◆ **What this exercise asks**:
[1] Could you pull out the entries from their very first line through the line containing "93H85L87 101L95 102V104L110", both included, and reproduce those lines character for character?
[2] Can you extend the forum thread on cloning Jaipur beer, picking up right after its last line?
[start Excerpted text]
# Jaipur Recipe



## Crusty (15/2/11)

Hi all,
Just trying to track down an All Grain recipe for a Jaipur clone. Tried one of these at a mates house recently & it was pretty awesome. Bitey, hoppy & smoth as well.

Cheers


----------



## Philthy79 (28/1/12)

http://midlandscraftbrewing.aspx2.dotnetpa...Form.aspx?ID=11


i know its an old post.. but this is one beer I want to clone once my AG setup is back up and working again.


----------



## String (31/3/12)

I was just looking at this the other day after watching 'Oz and James drink to Britain'
Found two receipes on the net at http://jimshomebrewforum.co.uk/viewtopic.p...d44cf47661e0eb7

First one:

b]Jaipur A[/b] (English IPA)

Original Gravity (OG): 1.063 (P): 15.4
Final Gravity (FG): 1.016 (P): 4.1
Alcohol (ABV): 6.19 %
Colour (SRM): 5.5 (EBC): 10.8
Bitterness (IBU): 44.7 (Average)

96% Pale Malt
4% Caramalt

0.3 g/L Chinook (11.4% Alpha) @ 90 Minutes (Boil)
1.5 g/L Ahtanum (5.2% Alpha) @ 20 Minutes (Boil)
0.7 g/L Centennial (9.7% Alpha) @ 20 Minutes (Boil)
2.6 g/L Ahtanum (5.2% Alpha) @ 10 Minutes (Boil)
1.1 g/L Centennial (9.7% Alpha) @ 10 Minutes (Boil)
1.7 g/L Ahtanum (5.2% Alpha) @ 0 Minutes (Aroma)
0.9 g/L Centennial (9.7% Alpha) @ 0 Minutes (Aroma)
0.9 g/L Chinook (11.4% Alpha) @ 0 Minutes (Aroma)
1.1 g/L Ahtanum (5.2% Alpha) @ 0 Days (Dry Hop)
0.4 g/L Centennial (9.7% Alpha) @ 0 Days (Dry Hop)
0.4 g/L Chinook (11.4% Alpha) @ 0 Days (Dry Hop)


Single step Infusion at 68C for 90 Minutes. Boil for 90 Minutes

Fermented at 18C with WLP001 - California Ale


Or this one:

*Jaipur* (English IPA)

Original Gravity (OG): 1.064 (P): 15.7
Final Gravity (FG): 1.016 (P): 4.1
Alcohol (ABV): 6.29 %
Colour (SRM): 6.6 (EBC): 13.0
Bitterness (IBU): 56.6 (Average)

89.55% Maris Otter Malt
10.45% Vienna

0.4 g/L Ahtanum (5.2% Alpha) @ 75 Minutes (Boil)
0.5 g/L Centennial (9.7% Alpha) @ 75 Minutes (Boil)
0.4 g/L Chinook (11.4% Alpha) @ 75 Minutes (Boil)
0.4 g/L Ahtanum (5.2% Alpha) @ 45 Minutes (Boil)
0.5 g/L Centennial (9.7% Alpha) @ 45 Minutes (Boil)
0.4 g/L Chinook (11.4% Alpha) @ 45 Minutes (Boil)
[end Excerpted text]
[start Data to process]
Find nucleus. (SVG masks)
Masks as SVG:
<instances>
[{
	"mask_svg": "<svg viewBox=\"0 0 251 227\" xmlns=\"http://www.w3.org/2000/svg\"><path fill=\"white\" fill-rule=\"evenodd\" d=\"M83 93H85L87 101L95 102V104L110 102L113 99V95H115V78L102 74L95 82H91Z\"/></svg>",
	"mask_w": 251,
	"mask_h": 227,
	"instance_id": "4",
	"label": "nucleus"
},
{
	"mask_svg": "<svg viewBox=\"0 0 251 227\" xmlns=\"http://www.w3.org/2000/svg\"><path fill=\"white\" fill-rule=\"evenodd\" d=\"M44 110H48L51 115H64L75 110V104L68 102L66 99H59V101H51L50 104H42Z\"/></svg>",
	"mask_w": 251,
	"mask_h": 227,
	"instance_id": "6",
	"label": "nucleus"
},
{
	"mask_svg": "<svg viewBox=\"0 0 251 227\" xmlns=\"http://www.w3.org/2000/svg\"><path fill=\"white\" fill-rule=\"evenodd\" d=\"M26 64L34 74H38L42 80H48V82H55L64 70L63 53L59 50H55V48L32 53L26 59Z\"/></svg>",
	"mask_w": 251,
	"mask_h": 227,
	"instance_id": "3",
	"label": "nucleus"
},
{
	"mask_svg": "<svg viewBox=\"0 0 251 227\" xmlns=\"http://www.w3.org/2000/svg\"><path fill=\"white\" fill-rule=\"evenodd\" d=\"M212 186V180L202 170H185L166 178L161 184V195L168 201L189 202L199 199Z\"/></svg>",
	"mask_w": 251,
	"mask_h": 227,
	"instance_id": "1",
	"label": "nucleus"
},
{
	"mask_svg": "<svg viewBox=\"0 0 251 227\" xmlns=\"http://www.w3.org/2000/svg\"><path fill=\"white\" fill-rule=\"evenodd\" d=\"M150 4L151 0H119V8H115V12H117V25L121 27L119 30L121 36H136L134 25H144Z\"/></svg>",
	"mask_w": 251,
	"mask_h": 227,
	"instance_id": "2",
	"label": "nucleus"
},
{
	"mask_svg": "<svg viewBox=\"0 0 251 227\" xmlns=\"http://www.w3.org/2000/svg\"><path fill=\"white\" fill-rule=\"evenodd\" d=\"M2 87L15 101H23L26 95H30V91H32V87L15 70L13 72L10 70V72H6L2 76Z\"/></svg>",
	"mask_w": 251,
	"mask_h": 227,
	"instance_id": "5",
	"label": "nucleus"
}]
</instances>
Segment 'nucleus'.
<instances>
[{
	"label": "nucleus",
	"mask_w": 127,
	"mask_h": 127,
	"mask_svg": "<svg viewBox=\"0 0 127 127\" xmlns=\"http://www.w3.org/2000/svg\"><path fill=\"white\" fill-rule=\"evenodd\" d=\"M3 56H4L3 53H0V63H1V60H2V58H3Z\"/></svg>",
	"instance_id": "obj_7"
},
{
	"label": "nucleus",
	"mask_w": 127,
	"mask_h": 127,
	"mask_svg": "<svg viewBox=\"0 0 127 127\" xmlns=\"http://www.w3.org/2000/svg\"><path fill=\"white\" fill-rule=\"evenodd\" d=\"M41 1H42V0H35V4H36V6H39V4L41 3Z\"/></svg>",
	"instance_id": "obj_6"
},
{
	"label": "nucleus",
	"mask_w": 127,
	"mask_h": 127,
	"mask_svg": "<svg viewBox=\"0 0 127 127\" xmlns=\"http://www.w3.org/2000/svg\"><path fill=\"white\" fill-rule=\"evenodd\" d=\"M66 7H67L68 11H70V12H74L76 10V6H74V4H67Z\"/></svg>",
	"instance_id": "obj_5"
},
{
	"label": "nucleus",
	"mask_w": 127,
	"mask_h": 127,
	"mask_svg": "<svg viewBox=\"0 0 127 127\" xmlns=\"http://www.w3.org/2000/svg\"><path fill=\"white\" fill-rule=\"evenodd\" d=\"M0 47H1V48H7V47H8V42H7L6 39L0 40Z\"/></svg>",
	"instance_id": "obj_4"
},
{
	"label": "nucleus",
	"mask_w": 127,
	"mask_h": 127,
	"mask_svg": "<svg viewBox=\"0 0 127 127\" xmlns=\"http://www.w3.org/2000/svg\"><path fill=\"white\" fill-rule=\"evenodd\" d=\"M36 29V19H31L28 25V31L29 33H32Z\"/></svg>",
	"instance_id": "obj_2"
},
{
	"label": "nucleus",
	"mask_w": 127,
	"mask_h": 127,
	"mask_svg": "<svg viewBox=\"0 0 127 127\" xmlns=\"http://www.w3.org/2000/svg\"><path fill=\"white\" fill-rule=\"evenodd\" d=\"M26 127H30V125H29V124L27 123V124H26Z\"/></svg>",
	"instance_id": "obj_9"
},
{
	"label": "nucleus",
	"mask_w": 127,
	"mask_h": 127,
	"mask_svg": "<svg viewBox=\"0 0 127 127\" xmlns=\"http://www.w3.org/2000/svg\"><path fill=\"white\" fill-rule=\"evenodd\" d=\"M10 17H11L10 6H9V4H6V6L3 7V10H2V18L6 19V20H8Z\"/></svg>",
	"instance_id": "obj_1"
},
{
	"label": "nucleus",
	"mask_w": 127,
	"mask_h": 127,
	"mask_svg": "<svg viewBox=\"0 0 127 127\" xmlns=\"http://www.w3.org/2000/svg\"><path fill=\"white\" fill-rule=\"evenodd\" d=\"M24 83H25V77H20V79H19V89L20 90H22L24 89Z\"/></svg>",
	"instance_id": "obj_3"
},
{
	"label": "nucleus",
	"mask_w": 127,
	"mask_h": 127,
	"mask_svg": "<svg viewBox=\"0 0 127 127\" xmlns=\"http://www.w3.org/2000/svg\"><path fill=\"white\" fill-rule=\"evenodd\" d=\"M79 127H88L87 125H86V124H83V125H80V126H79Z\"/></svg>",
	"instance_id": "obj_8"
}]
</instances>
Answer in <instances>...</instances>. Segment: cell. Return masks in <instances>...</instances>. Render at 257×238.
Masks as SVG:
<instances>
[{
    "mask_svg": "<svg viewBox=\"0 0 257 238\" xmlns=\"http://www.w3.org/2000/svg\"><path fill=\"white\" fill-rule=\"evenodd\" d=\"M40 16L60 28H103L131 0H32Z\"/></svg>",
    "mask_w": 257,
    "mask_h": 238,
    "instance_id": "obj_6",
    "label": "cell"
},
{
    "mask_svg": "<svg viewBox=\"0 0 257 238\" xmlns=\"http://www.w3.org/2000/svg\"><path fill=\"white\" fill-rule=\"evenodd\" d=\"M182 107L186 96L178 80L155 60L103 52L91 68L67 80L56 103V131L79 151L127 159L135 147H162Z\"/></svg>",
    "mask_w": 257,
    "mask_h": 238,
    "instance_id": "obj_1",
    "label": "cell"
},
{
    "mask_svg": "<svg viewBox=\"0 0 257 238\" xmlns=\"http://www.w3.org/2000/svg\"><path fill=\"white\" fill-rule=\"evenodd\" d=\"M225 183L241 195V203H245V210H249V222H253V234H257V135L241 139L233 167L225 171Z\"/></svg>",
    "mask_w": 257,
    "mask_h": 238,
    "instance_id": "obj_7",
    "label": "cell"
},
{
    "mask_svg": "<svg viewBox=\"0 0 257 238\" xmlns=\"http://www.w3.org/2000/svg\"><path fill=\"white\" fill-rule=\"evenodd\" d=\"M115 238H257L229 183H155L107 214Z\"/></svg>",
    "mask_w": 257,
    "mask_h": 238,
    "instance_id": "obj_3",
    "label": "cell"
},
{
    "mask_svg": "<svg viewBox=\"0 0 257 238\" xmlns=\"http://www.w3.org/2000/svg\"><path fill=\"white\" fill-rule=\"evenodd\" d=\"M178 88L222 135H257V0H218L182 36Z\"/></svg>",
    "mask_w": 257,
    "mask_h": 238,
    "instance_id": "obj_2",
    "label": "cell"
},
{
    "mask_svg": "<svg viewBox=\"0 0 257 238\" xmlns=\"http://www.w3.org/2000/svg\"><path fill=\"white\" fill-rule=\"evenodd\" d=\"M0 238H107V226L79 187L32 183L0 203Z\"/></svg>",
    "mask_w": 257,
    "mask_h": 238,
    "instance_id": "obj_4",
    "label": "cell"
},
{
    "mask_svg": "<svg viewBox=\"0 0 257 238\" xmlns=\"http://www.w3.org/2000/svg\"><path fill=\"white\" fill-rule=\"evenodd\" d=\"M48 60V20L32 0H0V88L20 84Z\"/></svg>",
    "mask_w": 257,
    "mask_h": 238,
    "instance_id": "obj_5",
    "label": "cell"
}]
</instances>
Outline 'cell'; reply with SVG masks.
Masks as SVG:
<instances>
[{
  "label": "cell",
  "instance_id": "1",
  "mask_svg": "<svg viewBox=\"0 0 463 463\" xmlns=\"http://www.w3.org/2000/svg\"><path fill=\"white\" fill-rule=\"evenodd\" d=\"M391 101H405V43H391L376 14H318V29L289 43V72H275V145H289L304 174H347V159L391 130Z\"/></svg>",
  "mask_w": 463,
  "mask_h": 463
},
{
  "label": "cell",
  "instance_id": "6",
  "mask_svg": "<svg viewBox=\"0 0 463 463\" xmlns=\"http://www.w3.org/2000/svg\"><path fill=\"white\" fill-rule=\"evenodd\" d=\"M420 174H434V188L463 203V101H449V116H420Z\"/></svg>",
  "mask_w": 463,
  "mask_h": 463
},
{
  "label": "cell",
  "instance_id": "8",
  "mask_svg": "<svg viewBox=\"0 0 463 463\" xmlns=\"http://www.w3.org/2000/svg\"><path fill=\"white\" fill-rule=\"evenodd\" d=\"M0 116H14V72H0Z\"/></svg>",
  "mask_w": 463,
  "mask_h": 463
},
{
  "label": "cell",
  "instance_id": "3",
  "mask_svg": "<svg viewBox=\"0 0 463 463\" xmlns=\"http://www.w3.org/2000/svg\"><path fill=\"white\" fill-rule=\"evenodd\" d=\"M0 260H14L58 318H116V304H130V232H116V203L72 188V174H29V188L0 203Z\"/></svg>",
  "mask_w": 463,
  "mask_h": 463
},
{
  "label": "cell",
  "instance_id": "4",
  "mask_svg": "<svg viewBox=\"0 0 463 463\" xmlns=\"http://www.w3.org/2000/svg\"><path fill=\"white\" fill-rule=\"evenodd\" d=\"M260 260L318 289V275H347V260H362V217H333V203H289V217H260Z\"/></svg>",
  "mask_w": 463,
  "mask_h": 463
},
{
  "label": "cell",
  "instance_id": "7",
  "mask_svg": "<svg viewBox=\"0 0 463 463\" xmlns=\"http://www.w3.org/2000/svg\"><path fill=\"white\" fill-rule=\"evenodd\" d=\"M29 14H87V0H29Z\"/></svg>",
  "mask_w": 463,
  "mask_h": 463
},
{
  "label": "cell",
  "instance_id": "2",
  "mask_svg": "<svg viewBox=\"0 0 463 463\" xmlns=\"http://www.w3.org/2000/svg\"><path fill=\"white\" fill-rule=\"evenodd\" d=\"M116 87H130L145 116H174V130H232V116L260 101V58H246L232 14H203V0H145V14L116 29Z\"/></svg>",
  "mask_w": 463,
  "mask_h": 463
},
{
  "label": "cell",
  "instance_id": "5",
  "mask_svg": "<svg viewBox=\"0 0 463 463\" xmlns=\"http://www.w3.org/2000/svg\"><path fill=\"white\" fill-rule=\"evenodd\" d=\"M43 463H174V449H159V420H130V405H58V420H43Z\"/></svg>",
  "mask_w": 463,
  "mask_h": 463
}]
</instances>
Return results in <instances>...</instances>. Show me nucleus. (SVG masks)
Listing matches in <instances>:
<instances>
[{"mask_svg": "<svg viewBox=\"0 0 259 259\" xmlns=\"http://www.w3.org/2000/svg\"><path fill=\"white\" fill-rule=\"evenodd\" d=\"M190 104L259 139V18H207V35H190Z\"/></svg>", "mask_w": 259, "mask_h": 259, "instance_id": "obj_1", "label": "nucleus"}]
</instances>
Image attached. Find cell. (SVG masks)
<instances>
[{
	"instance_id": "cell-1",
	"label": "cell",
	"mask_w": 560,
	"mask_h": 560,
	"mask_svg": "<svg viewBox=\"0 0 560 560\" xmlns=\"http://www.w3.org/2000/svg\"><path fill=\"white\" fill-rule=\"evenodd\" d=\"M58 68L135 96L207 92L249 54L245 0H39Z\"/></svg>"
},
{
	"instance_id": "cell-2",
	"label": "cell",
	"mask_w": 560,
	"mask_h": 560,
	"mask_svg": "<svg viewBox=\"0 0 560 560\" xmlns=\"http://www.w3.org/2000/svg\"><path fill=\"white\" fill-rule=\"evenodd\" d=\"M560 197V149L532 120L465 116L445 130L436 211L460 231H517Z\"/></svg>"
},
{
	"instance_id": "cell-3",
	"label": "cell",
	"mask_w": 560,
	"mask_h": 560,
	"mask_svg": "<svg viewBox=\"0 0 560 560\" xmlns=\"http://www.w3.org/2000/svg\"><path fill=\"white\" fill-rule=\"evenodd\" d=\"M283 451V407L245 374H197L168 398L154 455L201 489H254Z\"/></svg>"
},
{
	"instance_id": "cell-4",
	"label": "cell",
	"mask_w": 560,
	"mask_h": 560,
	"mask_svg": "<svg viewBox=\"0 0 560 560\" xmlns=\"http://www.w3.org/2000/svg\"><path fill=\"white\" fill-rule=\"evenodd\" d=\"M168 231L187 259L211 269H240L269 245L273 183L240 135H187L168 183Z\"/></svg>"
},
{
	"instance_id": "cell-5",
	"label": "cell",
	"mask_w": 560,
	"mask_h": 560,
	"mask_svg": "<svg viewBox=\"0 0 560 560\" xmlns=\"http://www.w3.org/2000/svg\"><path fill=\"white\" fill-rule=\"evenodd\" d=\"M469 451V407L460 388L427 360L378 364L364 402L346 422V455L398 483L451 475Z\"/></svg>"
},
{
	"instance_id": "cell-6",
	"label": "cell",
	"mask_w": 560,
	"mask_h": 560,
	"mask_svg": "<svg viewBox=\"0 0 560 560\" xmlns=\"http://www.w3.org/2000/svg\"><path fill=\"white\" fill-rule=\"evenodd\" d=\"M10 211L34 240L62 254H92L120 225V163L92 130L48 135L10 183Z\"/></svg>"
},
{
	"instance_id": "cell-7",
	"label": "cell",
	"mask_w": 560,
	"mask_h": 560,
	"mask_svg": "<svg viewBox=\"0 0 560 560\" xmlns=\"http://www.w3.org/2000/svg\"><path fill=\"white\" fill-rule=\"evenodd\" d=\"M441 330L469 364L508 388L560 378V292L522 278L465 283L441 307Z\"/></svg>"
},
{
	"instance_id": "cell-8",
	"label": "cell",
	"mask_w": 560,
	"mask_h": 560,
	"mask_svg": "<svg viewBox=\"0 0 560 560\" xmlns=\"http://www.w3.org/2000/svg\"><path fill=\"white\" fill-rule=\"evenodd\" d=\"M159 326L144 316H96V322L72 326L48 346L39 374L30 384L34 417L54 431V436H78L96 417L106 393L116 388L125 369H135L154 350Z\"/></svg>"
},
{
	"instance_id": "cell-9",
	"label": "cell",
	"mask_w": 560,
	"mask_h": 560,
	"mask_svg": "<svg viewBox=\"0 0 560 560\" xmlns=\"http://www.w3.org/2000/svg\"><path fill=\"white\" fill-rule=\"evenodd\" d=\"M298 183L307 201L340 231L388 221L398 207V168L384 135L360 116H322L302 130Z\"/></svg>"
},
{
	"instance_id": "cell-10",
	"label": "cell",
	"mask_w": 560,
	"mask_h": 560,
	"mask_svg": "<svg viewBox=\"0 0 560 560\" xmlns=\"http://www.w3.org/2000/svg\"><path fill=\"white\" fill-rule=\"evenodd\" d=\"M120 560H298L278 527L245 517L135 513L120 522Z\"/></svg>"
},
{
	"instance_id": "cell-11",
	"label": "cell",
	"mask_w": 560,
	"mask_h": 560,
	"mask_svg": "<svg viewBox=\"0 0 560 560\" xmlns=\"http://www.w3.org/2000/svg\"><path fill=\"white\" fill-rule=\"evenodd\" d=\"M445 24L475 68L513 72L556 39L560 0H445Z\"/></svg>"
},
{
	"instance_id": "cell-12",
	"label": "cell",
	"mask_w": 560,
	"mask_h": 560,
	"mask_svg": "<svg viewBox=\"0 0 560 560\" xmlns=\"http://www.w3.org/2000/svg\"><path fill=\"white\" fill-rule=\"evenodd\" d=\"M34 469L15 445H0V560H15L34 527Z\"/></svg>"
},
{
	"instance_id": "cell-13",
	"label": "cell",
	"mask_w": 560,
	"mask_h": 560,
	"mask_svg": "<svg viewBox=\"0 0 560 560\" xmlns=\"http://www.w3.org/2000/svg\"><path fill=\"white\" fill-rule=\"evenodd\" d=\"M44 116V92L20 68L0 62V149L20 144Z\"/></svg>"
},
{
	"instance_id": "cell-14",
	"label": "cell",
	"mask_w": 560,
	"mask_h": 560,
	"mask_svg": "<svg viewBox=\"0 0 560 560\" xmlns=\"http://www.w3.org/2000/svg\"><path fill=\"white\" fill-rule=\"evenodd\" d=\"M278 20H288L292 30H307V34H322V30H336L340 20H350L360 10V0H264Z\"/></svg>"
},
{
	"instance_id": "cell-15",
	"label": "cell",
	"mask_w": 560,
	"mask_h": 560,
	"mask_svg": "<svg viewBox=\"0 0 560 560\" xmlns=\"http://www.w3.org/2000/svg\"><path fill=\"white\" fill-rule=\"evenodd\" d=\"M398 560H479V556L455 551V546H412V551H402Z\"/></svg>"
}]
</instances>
[end Data to process]
◆ **Results in order**:
[1]
Find nucleus. (SVG masks)
Masks as SVG:
<instances>
[{
	"mask_svg": "<svg viewBox=\"0 0 251 227\" xmlns=\"http://www.w3.org/2000/svg\"><path fill=\"white\" fill-rule=\"evenodd\" d=\"M83 93H85L87 101L95 102V104L110 102L113 99V95H115V78L102 74L95 82H91Z\"/></svg>",

[2]
1.4 g/L Ahtanum (5.2% Alpha) @ 0 Minutes (Boil)
1.9 g/L Centennial (9.7% Alpha) @ 0 Minutes (Boil)
1.9 g/L Chinook (11.4% Alpha) @ 0 Minutes (Boil)


Single step Infusion at 66C for 90 Minutes. Boil for 75 Minutes

Fermented at 20C with WLP001 - California Ale


Recipe Generated with *BrewMate*


----------



## String (18/5/12)

So I made a batch of the 2nd recipe I posted, and was quite disappointed.
Lot of bitterness and malt, but hardly any hop flavour at all.
I chilled it after letting the flameout hops(150g!) sit for 20 mins, so was quite surprised that the hop flavour wasn't stronger.
I've dry hopped it after trying it for a month with Amarillo and Centennial, hoping this will improve it.


----------



## sponge (18/5/12)

Surely that is an American IPA?


----------



## mwd (18/5/12)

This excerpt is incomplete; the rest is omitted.